---------- Supplied information ----------

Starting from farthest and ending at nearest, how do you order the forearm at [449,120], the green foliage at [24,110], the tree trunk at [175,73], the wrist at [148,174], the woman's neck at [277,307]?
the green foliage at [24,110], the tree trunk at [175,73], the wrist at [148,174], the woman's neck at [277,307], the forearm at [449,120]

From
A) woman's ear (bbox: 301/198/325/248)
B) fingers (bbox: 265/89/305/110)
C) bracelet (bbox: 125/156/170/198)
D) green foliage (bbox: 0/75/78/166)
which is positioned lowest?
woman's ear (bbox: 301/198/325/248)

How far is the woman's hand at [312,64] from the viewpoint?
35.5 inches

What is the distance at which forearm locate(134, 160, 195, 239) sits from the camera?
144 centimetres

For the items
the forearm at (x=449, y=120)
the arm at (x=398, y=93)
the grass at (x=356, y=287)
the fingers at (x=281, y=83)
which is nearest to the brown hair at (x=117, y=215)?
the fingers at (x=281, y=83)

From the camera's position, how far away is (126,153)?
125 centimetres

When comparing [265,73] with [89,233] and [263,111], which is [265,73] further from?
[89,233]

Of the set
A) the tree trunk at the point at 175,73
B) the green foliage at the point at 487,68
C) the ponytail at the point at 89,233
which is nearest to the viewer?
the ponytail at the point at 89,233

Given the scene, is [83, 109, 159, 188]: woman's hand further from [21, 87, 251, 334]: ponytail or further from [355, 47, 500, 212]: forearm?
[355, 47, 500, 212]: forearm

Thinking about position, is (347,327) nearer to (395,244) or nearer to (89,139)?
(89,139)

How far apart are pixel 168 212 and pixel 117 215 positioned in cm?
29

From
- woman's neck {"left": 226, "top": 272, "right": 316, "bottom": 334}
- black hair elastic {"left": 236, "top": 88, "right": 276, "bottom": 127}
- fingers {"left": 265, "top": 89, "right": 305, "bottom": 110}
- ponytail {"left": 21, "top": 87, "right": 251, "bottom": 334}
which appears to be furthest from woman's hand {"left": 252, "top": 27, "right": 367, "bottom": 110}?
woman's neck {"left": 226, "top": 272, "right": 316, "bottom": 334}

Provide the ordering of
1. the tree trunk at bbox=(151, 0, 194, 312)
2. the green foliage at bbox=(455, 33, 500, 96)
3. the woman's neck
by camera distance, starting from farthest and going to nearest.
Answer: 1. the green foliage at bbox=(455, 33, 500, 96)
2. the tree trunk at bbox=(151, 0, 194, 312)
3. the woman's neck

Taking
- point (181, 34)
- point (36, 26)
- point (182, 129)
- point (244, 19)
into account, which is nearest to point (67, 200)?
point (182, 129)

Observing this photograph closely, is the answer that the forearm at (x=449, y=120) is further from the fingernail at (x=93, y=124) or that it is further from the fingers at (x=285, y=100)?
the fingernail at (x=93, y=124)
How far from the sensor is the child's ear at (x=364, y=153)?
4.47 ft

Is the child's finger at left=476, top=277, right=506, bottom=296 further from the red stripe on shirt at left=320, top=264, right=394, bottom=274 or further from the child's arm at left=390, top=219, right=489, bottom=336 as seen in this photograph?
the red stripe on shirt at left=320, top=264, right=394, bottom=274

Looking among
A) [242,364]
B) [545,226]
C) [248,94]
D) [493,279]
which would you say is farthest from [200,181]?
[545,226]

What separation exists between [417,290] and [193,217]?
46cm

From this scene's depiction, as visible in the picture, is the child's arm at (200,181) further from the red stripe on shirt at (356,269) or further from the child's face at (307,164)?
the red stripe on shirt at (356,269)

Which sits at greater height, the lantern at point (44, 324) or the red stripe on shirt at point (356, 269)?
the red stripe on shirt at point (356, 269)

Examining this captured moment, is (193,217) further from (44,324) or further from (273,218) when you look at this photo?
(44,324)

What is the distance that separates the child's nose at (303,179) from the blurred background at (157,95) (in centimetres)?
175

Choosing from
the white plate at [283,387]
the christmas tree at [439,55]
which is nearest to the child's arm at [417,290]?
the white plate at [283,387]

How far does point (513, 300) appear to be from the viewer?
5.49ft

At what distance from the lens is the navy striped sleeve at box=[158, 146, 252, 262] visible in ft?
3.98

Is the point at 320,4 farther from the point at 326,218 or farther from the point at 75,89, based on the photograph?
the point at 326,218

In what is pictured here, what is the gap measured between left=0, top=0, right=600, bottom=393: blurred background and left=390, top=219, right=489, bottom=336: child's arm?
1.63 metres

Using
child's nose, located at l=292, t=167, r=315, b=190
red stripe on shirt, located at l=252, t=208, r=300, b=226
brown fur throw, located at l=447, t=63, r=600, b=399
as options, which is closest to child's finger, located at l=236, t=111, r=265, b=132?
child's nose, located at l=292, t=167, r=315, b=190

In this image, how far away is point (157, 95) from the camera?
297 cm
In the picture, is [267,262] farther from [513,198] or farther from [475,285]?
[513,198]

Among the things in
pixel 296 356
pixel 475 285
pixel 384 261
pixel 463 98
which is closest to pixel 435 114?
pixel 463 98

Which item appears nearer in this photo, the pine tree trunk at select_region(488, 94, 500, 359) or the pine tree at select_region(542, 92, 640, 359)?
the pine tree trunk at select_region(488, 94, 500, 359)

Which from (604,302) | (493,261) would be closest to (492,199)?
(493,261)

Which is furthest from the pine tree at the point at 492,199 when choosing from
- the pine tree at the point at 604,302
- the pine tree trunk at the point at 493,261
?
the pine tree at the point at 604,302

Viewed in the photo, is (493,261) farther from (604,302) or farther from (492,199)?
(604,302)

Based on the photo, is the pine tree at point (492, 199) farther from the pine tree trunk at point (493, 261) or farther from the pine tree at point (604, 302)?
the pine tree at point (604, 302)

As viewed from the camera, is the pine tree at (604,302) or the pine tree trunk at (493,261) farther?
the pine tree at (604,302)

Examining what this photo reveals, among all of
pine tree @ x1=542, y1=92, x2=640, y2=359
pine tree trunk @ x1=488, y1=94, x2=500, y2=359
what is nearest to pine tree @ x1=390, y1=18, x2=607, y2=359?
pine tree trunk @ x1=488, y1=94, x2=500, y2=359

----------

Work to be completed: Reproduce every line of the listing above, unchanged and in the same order.

Task output:
Starting from farthest and ending at nearest, how do you order the forearm at [449,120], the green foliage at [24,110], the tree trunk at [175,73], the wrist at [148,174], the woman's neck at [277,307]?
the green foliage at [24,110], the tree trunk at [175,73], the wrist at [148,174], the woman's neck at [277,307], the forearm at [449,120]

From
A) woman's ear (bbox: 301/198/325/248)
B) fingers (bbox: 265/89/305/110)
C) bracelet (bbox: 125/156/170/198)
D) green foliage (bbox: 0/75/78/166)
which is positioned lowest?
woman's ear (bbox: 301/198/325/248)

How far is the woman's hand at [312,64] from the viewpoint?
35.5 inches

What is the distance at which forearm locate(134, 160, 195, 239) sits from the camera?
144 centimetres

For the items
the forearm at (x=449, y=120)
the arm at (x=398, y=93)
the grass at (x=356, y=287)
the fingers at (x=281, y=83)
which is nearest to the brown hair at (x=117, y=215)?
the fingers at (x=281, y=83)

From the camera's position, how far away is (126,153)?
125 centimetres

When comparing [265,73] with [89,233] and [263,111], which is [265,73] further from?
[89,233]

Of the set
A) the tree trunk at the point at 175,73
B) the green foliage at the point at 487,68
C) the ponytail at the point at 89,233
which is nearest to the viewer?
the ponytail at the point at 89,233

Given the scene, is [83, 109, 159, 188]: woman's hand further from [21, 87, 251, 334]: ponytail or further from [355, 47, 500, 212]: forearm?
[355, 47, 500, 212]: forearm

Thinking about position, is (347,327) nearer to (395,244) or nearer to (89,139)?
(89,139)

How far apart are pixel 168 212 and pixel 117 215 positioned in cm?
29

From
- woman's neck {"left": 226, "top": 272, "right": 316, "bottom": 334}
- black hair elastic {"left": 236, "top": 88, "right": 276, "bottom": 127}
- fingers {"left": 265, "top": 89, "right": 305, "bottom": 110}
- ponytail {"left": 21, "top": 87, "right": 251, "bottom": 334}
which appears to be furthest from woman's hand {"left": 252, "top": 27, "right": 367, "bottom": 110}?
woman's neck {"left": 226, "top": 272, "right": 316, "bottom": 334}

Provide the ordering of
1. the tree trunk at bbox=(151, 0, 194, 312)
2. the green foliage at bbox=(455, 33, 500, 96)
3. the woman's neck
by camera distance, starting from farthest and going to nearest.
Answer: 1. the green foliage at bbox=(455, 33, 500, 96)
2. the tree trunk at bbox=(151, 0, 194, 312)
3. the woman's neck

Taking
- point (181, 34)
- point (36, 26)
- point (182, 129)
- point (244, 19)
into account, which is nearest to point (67, 200)?
point (182, 129)

Observing this photograph closely, is the answer that the forearm at (x=449, y=120) is further from the fingernail at (x=93, y=124) or that it is further from the fingers at (x=285, y=100)?
the fingernail at (x=93, y=124)
How far from the sensor is the child's ear at (x=364, y=153)?
4.47 ft

Is the child's finger at left=476, top=277, right=506, bottom=296 further from the red stripe on shirt at left=320, top=264, right=394, bottom=274 or further from the child's arm at left=390, top=219, right=489, bottom=336 as seen in this photograph?
the red stripe on shirt at left=320, top=264, right=394, bottom=274

Looking among
A) [242,364]
B) [545,226]
C) [248,94]
D) [493,279]
which would you say is farthest from [200,181]?
[545,226]

What separation exists between [417,290] and [193,217]?
46cm

From this scene's depiction, as visible in the picture, is the child's arm at (200,181) further from the red stripe on shirt at (356,269) or further from the child's face at (307,164)?
the red stripe on shirt at (356,269)

Which sits at greater height, the lantern at point (44, 324) or the red stripe on shirt at point (356, 269)?
the red stripe on shirt at point (356, 269)

Examining this captured moment, is (193,217) further from (44,324) or further from (273,218) when you look at this photo?
(44,324)

What is the distance that separates the child's nose at (303,179) from the blurred background at (157,95) (in centimetres)?
175

Choosing from
the white plate at [283,387]
the christmas tree at [439,55]
which is nearest to the child's arm at [417,290]?
the white plate at [283,387]

How far does point (513, 300) appear to be from the viewer?
5.49ft

At what distance from the lens is the navy striped sleeve at box=[158, 146, 252, 262] visible in ft?
3.98

Is the point at 320,4 farther from the point at 326,218 or farther from the point at 75,89, based on the photograph?
the point at 326,218

In what is pictured here, what is the gap measured between left=0, top=0, right=600, bottom=393: blurred background and left=390, top=219, right=489, bottom=336: child's arm?
1.63 metres

Using
child's nose, located at l=292, t=167, r=315, b=190
red stripe on shirt, located at l=252, t=208, r=300, b=226
brown fur throw, located at l=447, t=63, r=600, b=399
as options, which is closest to child's finger, located at l=236, t=111, r=265, b=132?
child's nose, located at l=292, t=167, r=315, b=190

In this image, how far away is point (157, 95) from the camera?
297 cm
In the picture, is [267,262] farther from [513,198] or farther from [475,285]?
[513,198]

Among the things in
pixel 296 356
pixel 475 285
pixel 384 261
pixel 463 98
which is closest to pixel 435 114?
pixel 463 98

Which item appears nearer in this photo, the pine tree trunk at select_region(488, 94, 500, 359) or the pine tree at select_region(542, 92, 640, 359)?
the pine tree trunk at select_region(488, 94, 500, 359)

Which from (604,302) | (493,261) would be closest to (492,199)?
(493,261)

Which is furthest from the pine tree at the point at 492,199 when choosing from
- the pine tree at the point at 604,302
- the pine tree trunk at the point at 493,261
?
the pine tree at the point at 604,302

Viewed in the photo, is (493,261) farther from (604,302) or farther from (492,199)?
(604,302)

Based on the photo, is the pine tree at point (492, 199) farther from the pine tree trunk at point (493, 261) or farther from the pine tree at point (604, 302)?
the pine tree at point (604, 302)

As viewed from the camera, is the pine tree at (604,302) or the pine tree trunk at (493,261) farther?
the pine tree at (604,302)

Examining what this photo reveals, among all of
pine tree @ x1=542, y1=92, x2=640, y2=359
pine tree trunk @ x1=488, y1=94, x2=500, y2=359
what is nearest to pine tree @ x1=390, y1=18, x2=607, y2=359?
pine tree trunk @ x1=488, y1=94, x2=500, y2=359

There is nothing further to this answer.